◆ **What is needed**: Can you give the rows below again, switching "green leaf" to "young leaf" and leaving everything else unchanged? Leave the pictures out.

◆ **Records to use**:
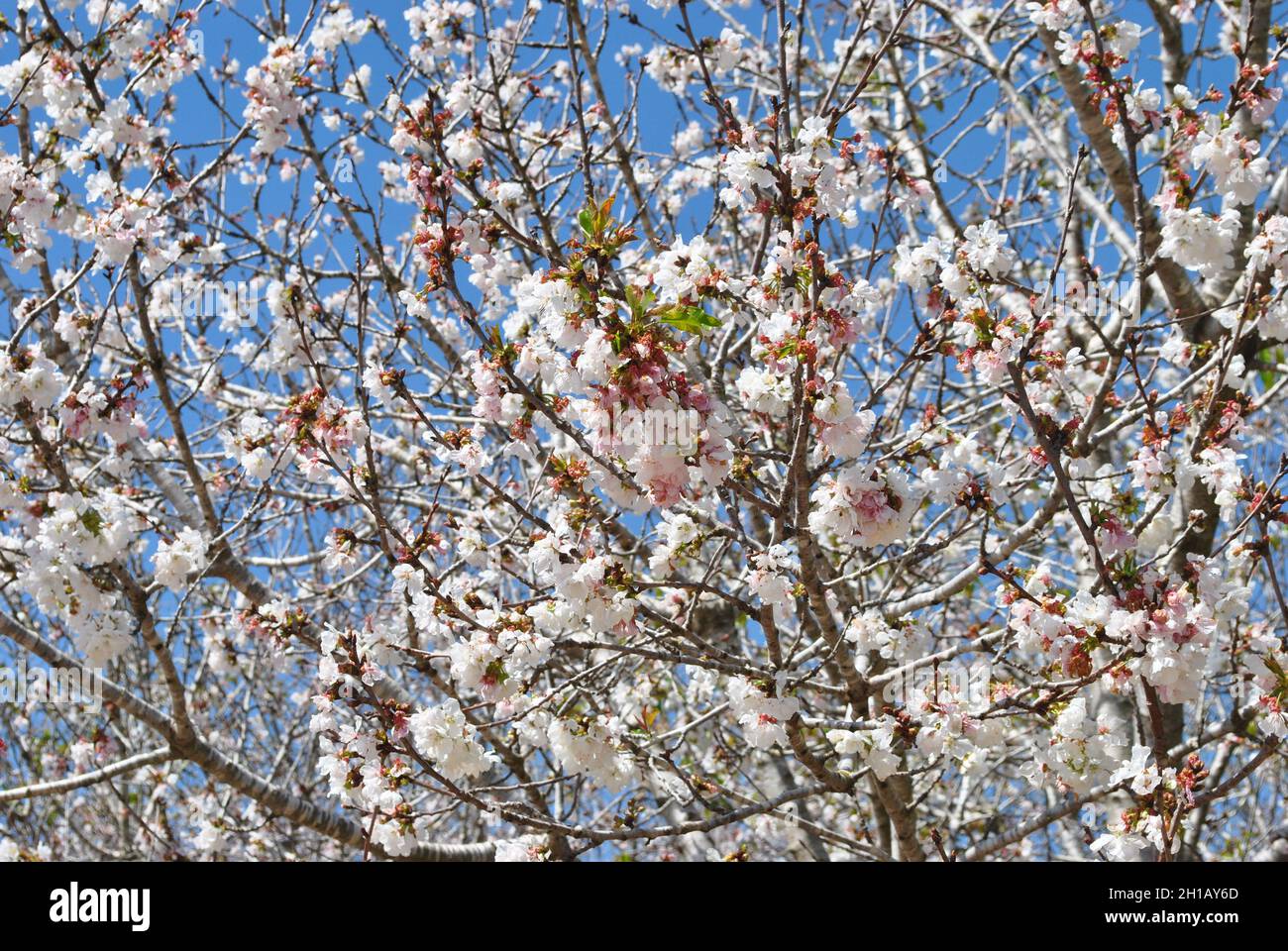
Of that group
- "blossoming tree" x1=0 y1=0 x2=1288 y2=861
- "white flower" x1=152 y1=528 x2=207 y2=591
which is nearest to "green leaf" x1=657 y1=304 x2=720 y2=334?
"blossoming tree" x1=0 y1=0 x2=1288 y2=861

◆ **Response to this exercise**:
Of that group
- "blossoming tree" x1=0 y1=0 x2=1288 y2=861
- "white flower" x1=152 y1=528 x2=207 y2=591
which is nearest to "young leaf" x1=657 y1=304 x2=720 y2=334?
"blossoming tree" x1=0 y1=0 x2=1288 y2=861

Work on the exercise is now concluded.